I've mentioned the Wasteland, and there's more coming there. There has been a bunch of work behind the scenes, and it's an important building block. Our two thousand Discord users are basically an army. We're sitting on that army and it's restless. I'm headed to Portland in the morning for a meeting of our generals, called by Chris Sells, and one of the topics for discussion is how best to put that army to use. Fun times.
I've also got upcoming announcements about Gas Town and Beads, both of which are headed to v1.0 very soon. And a blog post in the form of a totally untrue made-up fantasy-horror campfire story about a fake monster called the SaaS-Eater, whose wings shall beat a mighty Saas Hurricane, whose wind will de-SaaS companies and save them millions of storytale coins, which is all of course utter hogwash, merely an amusing fiction for scaring small children and investors and the general public.
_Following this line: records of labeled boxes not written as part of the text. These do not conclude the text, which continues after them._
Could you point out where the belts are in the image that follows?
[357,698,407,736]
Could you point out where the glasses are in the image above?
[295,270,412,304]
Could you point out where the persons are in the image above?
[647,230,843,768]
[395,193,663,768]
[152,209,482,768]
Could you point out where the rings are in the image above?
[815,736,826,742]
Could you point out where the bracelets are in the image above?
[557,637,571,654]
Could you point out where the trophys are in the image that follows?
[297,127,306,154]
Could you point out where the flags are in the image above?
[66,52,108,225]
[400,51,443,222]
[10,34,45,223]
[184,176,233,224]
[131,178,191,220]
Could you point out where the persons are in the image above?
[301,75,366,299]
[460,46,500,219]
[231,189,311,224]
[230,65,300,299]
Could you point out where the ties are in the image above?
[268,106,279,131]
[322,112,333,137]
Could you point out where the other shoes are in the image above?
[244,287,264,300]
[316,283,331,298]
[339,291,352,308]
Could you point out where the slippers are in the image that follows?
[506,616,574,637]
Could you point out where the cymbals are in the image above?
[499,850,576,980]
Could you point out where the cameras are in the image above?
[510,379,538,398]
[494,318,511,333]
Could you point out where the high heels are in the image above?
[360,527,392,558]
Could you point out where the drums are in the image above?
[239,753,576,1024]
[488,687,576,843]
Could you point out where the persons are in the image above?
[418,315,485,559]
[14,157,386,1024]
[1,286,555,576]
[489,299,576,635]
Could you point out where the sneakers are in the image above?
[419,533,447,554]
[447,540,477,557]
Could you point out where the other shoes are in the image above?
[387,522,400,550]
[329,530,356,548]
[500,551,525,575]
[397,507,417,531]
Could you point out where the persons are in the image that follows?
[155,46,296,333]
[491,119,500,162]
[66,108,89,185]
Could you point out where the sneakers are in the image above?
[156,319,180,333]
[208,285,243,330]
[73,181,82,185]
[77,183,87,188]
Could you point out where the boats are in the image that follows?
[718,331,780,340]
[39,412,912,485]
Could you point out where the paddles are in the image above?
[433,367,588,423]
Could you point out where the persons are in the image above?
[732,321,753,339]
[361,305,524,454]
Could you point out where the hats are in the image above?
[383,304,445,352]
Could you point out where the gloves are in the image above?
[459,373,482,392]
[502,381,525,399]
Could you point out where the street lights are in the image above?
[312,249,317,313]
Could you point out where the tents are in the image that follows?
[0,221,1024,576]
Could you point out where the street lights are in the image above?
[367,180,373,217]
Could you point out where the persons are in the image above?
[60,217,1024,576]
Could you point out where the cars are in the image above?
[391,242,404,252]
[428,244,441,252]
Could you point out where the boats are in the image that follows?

But I'm a horror fan, so we'll see. Maybe an army could beat it. Or create it. Now that my Vibe Maintainer post is out, I can finally get to that blog backlog, and try my hand at some proper fiction.
See you next time. And to all of you who, one way or another, manage to read everything I write — thank you! When I hear those stories it really does help with the writer's block. I hope you're all having fun with agents and orchestrators. I'm absolutely having the time of my life. More posts coming soon!